Oh 39 weeks.... I am not sure if I am pleased to meet you or not.
*On the upside 39 weeks means I am only 1 week away....7 DAYS AWAY!!! from my due date.
*On the downside it means I am still pregnant and do not have a baby girl in my arms.

I am eager to get this baby girl into my arms. And a bit antsy...and GET OUT OF MY UTERUS LITTLE GIRL...ahhem...what I mean is I will be very happy to meet her. Today a friend asked me if I am mentally tired, or physically tired. I thought that was a wonderful question. I would say around 37 weeks I started getting mentally tired of being pregnant. However, starting about 5 days ago I would say I am physically tired. Today is the first day I have HURT...BAD. I have been uncomfortable for a while, but today I HURT. I'm taking that as a good sign though.

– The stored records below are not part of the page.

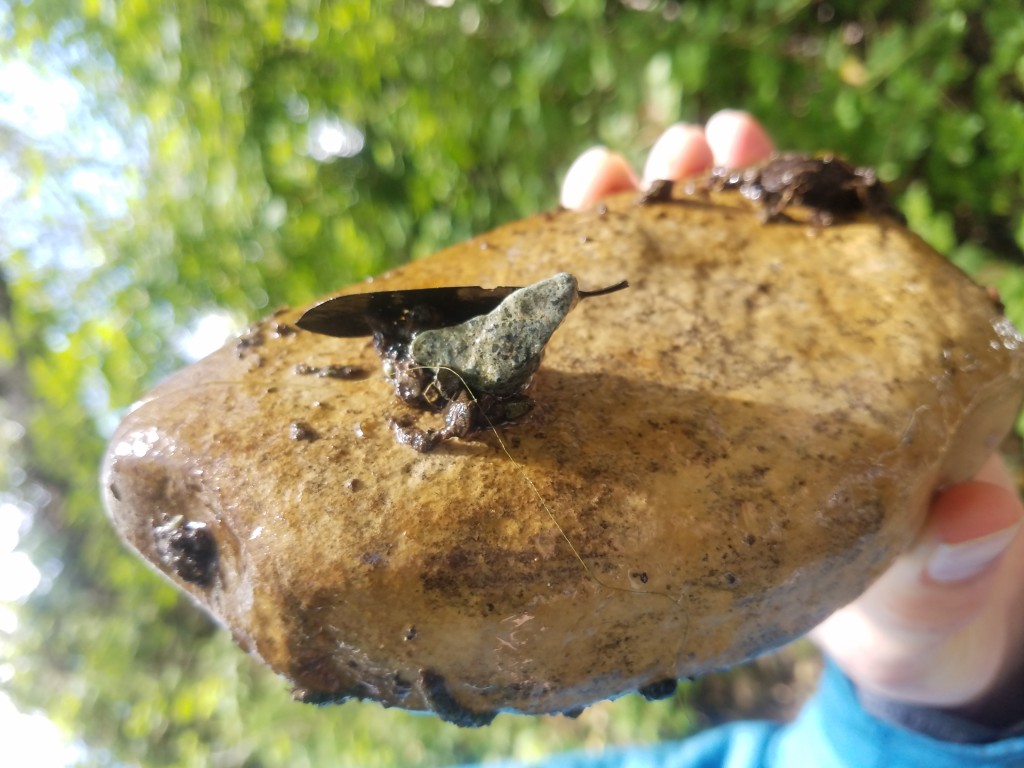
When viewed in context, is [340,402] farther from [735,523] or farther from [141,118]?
[141,118]

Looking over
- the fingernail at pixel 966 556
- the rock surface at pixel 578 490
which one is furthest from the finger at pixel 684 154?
the fingernail at pixel 966 556

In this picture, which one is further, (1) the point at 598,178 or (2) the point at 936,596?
(1) the point at 598,178

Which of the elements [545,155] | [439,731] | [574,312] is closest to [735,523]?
[574,312]

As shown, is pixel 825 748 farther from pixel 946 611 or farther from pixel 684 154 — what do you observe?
pixel 684 154

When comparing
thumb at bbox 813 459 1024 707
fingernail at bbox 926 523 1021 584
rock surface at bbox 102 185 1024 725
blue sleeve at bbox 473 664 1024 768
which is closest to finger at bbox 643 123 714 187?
rock surface at bbox 102 185 1024 725

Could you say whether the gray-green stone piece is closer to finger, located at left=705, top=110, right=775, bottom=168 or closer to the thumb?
the thumb

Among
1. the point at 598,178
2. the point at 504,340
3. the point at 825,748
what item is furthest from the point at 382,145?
the point at 825,748
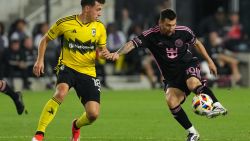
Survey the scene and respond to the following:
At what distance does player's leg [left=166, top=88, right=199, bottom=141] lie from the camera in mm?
12741

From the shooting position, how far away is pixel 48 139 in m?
13.5

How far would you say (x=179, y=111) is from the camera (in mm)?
12836

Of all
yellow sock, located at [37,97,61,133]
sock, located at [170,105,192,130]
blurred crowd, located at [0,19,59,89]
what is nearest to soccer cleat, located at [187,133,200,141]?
sock, located at [170,105,192,130]

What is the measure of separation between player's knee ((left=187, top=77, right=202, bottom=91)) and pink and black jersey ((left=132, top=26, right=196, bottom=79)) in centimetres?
30

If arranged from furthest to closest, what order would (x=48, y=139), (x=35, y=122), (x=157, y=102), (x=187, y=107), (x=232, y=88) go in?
(x=232, y=88)
(x=157, y=102)
(x=187, y=107)
(x=35, y=122)
(x=48, y=139)

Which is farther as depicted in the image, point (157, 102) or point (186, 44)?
point (157, 102)

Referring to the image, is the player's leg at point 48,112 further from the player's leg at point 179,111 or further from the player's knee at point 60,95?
the player's leg at point 179,111

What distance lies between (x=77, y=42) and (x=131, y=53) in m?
15.3

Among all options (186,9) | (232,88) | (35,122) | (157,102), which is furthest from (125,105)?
(186,9)

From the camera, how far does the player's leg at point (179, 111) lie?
41.8ft

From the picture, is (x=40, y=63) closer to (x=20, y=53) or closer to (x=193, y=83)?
(x=193, y=83)

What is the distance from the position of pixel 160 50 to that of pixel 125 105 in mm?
7906

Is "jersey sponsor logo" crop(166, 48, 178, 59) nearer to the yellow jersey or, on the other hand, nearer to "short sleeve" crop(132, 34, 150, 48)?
"short sleeve" crop(132, 34, 150, 48)

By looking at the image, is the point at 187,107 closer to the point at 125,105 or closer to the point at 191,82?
the point at 125,105
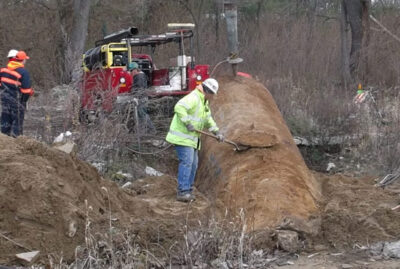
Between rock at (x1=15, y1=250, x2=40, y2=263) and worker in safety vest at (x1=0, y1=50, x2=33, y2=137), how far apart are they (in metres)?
4.90

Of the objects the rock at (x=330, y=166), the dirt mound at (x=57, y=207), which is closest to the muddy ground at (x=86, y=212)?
the dirt mound at (x=57, y=207)

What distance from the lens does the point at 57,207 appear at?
20.9 feet

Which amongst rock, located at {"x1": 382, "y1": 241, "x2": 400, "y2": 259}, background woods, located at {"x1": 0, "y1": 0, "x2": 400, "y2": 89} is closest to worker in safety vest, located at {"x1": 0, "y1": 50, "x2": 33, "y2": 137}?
background woods, located at {"x1": 0, "y1": 0, "x2": 400, "y2": 89}

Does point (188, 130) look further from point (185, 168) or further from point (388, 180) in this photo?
point (388, 180)

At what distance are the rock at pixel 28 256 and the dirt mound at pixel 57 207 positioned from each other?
8cm

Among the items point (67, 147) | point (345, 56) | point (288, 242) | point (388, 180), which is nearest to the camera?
point (288, 242)

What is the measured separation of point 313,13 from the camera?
29.3 meters

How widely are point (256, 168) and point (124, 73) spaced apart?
545 centimetres

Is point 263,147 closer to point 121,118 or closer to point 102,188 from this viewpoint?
point 102,188

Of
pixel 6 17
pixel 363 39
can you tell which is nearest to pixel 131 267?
pixel 363 39

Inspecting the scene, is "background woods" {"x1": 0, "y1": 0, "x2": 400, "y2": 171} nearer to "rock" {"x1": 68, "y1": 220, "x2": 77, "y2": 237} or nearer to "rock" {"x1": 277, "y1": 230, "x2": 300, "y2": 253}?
"rock" {"x1": 277, "y1": 230, "x2": 300, "y2": 253}

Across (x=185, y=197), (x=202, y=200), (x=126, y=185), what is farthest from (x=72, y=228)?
(x=126, y=185)

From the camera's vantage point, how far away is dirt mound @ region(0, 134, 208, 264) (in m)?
6.07

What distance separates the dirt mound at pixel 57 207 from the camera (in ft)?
19.9
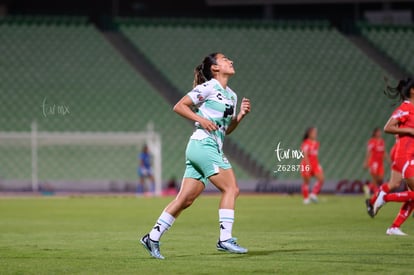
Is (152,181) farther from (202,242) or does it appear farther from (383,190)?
(202,242)

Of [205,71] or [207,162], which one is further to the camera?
[205,71]

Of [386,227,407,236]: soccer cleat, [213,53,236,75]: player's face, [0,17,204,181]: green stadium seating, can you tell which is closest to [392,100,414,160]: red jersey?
[386,227,407,236]: soccer cleat

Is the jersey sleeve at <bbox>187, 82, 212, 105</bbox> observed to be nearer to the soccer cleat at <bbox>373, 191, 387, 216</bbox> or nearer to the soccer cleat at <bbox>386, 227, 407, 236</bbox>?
the soccer cleat at <bbox>386, 227, 407, 236</bbox>

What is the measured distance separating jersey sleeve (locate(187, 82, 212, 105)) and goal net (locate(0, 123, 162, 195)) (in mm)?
17076

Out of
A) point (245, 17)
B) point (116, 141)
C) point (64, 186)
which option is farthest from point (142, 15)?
point (64, 186)

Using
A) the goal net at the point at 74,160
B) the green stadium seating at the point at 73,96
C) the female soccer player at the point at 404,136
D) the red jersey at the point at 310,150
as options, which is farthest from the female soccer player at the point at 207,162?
the green stadium seating at the point at 73,96

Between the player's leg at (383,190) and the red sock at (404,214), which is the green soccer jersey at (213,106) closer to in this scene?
the red sock at (404,214)

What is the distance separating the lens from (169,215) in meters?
9.02

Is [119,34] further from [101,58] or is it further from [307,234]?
[307,234]

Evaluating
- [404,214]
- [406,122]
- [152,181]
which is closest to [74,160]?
[152,181]

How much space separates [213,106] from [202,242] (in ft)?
7.68

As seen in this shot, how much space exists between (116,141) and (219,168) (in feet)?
63.3

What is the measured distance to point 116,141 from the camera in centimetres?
2814

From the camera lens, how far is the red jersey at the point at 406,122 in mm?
11367
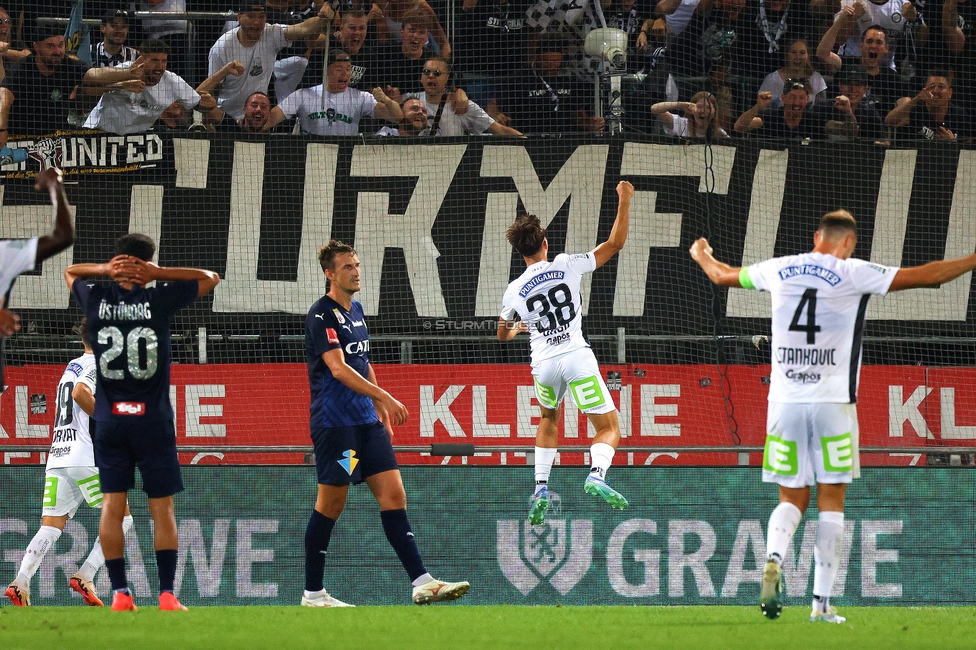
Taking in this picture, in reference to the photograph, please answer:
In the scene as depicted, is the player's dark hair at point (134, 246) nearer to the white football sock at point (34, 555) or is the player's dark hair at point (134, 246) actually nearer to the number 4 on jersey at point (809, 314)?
the white football sock at point (34, 555)

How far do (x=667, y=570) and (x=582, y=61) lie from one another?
523cm

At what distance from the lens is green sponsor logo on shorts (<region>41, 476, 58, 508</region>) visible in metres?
10.6

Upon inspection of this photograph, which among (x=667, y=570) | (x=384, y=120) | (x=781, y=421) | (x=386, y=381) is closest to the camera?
(x=781, y=421)

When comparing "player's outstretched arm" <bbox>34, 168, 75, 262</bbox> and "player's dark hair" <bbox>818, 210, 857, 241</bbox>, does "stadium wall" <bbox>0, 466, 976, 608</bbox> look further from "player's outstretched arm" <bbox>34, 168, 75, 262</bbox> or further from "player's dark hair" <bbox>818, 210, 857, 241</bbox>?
"player's outstretched arm" <bbox>34, 168, 75, 262</bbox>

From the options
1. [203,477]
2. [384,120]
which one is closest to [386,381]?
[203,477]

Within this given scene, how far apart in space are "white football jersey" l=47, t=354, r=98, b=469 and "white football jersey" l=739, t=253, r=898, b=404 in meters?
6.01

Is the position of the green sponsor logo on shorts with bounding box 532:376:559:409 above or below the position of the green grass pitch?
above

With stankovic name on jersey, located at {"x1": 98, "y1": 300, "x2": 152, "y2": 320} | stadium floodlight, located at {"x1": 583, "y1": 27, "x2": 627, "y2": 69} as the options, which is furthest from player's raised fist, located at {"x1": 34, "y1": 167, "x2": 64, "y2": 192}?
stadium floodlight, located at {"x1": 583, "y1": 27, "x2": 627, "y2": 69}

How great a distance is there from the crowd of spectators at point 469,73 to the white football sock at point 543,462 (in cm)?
400

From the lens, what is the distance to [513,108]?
44.3ft

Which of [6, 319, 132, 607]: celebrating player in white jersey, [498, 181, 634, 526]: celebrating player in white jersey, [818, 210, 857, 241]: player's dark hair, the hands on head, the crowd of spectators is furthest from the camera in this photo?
the crowd of spectators

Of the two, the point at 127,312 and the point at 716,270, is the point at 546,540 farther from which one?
the point at 127,312

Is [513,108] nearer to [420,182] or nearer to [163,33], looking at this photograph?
[420,182]

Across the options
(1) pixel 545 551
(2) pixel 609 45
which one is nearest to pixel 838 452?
(1) pixel 545 551
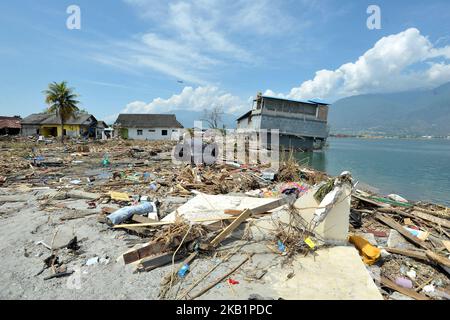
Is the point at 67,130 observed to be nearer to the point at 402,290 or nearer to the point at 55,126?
the point at 55,126

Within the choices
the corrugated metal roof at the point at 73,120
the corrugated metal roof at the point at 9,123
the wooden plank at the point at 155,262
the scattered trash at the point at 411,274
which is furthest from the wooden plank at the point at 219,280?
the corrugated metal roof at the point at 9,123

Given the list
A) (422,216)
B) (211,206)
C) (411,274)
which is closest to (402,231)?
(422,216)

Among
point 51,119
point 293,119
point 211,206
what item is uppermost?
point 51,119

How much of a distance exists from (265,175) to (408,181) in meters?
13.8

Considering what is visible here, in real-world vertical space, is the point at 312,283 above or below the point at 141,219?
below

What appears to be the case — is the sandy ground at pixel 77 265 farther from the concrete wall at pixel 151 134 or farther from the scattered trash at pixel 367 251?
the concrete wall at pixel 151 134

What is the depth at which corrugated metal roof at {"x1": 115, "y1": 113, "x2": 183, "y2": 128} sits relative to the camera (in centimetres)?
4669

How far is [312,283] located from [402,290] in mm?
1273

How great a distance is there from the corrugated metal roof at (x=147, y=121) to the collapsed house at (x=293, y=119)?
67.3 ft

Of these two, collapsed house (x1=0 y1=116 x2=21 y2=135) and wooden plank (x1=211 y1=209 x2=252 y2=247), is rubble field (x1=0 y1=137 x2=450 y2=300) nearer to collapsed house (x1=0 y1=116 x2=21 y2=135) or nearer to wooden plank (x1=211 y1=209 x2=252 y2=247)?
wooden plank (x1=211 y1=209 x2=252 y2=247)

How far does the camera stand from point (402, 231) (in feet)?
18.3

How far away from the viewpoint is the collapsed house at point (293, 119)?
28859 millimetres

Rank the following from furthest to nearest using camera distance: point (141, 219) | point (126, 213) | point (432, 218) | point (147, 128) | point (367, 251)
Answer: point (147, 128) < point (432, 218) < point (126, 213) < point (141, 219) < point (367, 251)

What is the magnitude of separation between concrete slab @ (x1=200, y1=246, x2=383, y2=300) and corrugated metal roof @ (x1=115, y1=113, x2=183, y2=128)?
147 feet
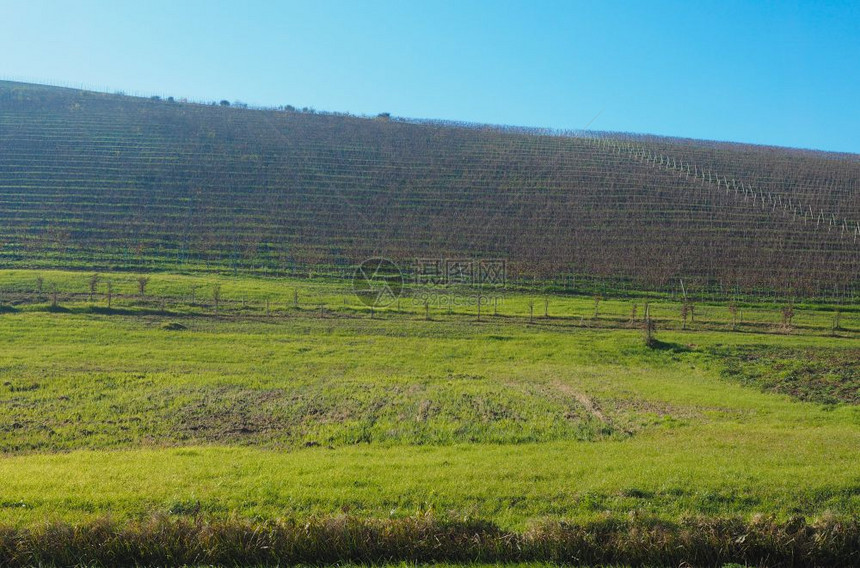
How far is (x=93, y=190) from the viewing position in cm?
6259

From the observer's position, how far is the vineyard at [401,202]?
49.4m

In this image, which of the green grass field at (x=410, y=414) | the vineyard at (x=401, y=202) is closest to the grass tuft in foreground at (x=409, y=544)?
the green grass field at (x=410, y=414)

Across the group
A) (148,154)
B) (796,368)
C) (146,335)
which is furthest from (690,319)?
(148,154)

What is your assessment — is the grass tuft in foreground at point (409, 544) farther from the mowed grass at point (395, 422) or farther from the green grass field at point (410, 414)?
the mowed grass at point (395, 422)

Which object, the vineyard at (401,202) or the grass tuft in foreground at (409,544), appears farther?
the vineyard at (401,202)

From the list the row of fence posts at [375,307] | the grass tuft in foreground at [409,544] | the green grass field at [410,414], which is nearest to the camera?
the grass tuft in foreground at [409,544]

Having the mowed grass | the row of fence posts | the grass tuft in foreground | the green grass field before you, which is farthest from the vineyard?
the grass tuft in foreground

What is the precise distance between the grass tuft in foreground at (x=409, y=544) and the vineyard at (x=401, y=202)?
125 ft

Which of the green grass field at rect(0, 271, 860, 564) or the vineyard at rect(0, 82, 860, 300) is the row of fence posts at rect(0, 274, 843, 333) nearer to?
the green grass field at rect(0, 271, 860, 564)

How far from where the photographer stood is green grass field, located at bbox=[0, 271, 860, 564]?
9.39 metres

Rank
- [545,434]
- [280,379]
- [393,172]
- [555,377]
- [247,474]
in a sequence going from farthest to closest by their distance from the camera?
[393,172]
[555,377]
[280,379]
[545,434]
[247,474]

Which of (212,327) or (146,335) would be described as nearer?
(146,335)

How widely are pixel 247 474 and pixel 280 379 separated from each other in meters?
10.2

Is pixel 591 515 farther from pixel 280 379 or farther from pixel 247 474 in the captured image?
pixel 280 379
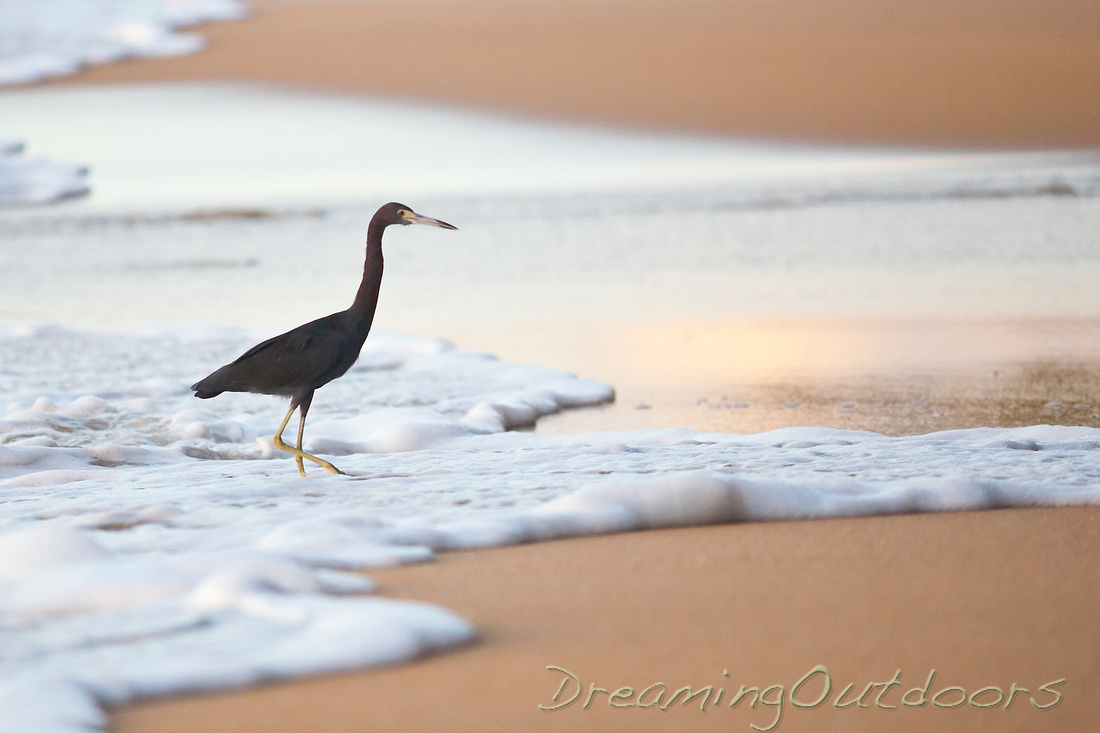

I know I will miss being pregnant. Miss those secret movements that are just between baby girl and I. I will miss having her all to myself, and I will miss knowing she is safe and sound. But I am excited for her to get here. I am to the point that everyday I wake up pregnant I have to remind myself to be joyful and make the most of the day I am living in. You never know if you will get to be pregnant again, and I am SO THANKFUL for the blessing of this pregnancy and of this little gal.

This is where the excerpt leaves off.